Administrar no es gobernar

No fue una sorpresa, pero sí fue una herida. La segunda vuelta presidencial en Chile no se perdió por una ola conservadora repentina, sino por algo más silencioso y más doloroso: la desconexión entre la izquierda gobernante y la gente que alguna vez confió en ella. La derrota de Jeannette Jara no cayó del cielo; se fue construyendo, día a día, en la distancia entre el discurso y la vida cotidiana.

Durante la campaña, se habló mucho de estabilidad y muy poco de urgencias. Mientras el país real seguía contando pesos, esperando horas en el sistema de salud o lidiando con la precariedad, la izquierda eligió la prudencia como lenguaje. Pero la prudencia sin convicción no tranquiliza; enfría. Y en política, el frío se traduce en abstención.

La tibieza no fue un accidente, fue una decisión. Se evitó confrontar, se suavizaron las promesas y se apostó a que el miedo a la derecha bastaría para movilizar. No bastó. Mucha gente no se fue con la derecha: simplemente dejó de ir a votar. No porque no le importara, sino porque dejó de sentirse parte del proyecto.

Gabriel Boric acompañó, sí, pero desde la distancia. Su apoyo fue institucional, correcto, casi administrativo. Faltó calle, faltó cuerpo, faltó ese gesto político que recuerda por qué se llegó al gobierno: para cambiar las cosas, no sólo para gestionarlas mejor.

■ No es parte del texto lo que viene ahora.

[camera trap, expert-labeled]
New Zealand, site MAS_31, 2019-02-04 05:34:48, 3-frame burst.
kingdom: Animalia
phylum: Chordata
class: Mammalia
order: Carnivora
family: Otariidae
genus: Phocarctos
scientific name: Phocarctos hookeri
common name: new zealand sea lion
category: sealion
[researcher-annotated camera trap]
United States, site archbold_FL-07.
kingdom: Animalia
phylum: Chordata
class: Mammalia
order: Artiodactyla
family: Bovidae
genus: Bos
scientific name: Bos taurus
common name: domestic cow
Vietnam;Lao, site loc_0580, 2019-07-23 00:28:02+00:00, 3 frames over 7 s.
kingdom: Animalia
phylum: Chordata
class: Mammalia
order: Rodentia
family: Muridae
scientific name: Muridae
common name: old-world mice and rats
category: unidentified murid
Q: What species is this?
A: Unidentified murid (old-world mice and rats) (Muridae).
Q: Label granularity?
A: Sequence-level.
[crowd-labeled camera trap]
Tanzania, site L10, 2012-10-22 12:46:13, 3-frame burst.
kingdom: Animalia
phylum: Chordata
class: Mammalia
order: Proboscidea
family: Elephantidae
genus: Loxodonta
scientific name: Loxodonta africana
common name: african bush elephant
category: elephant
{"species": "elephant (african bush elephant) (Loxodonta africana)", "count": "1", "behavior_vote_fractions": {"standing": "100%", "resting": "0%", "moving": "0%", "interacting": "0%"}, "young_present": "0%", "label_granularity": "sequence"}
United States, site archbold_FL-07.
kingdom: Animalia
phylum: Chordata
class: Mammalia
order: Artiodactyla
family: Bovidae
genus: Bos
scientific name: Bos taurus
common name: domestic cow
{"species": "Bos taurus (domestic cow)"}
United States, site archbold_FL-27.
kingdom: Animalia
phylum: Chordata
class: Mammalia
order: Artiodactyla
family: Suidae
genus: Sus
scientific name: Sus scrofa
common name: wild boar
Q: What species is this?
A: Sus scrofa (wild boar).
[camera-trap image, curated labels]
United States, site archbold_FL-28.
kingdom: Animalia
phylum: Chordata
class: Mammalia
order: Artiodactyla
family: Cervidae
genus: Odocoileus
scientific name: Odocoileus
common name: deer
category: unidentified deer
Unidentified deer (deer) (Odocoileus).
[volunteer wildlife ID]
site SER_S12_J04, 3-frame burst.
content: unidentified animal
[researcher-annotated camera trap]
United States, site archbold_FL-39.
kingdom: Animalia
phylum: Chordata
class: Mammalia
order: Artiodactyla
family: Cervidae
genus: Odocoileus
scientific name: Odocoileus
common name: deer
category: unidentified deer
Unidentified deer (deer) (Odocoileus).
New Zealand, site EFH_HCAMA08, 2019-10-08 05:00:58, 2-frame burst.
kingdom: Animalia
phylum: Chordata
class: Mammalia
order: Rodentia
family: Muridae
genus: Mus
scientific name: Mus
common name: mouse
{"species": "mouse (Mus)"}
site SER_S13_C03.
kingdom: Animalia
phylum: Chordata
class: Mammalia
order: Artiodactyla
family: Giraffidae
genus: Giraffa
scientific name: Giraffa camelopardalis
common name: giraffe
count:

Jeannette Jara no perdió sola. Perdió una izquierda que confundió responsabilidad con renuncia y diálogo con silencio. En ese vacío, la derecha avanzó sin necesidad de convencer demasiado.

Chile no giró bruscamente a la derecha. Lo que ocurrió fue más grave: la izquierda dejó de ofrecer una promesa clara de futuro. Y cuando un proyecto político deja de emocionar, deja de existir como opción real de poder.La lección es incómoda pero necesaria: la izquierda no pierde cuando incomoda, pierde cuando se vuelve irreconocible para su propia gente.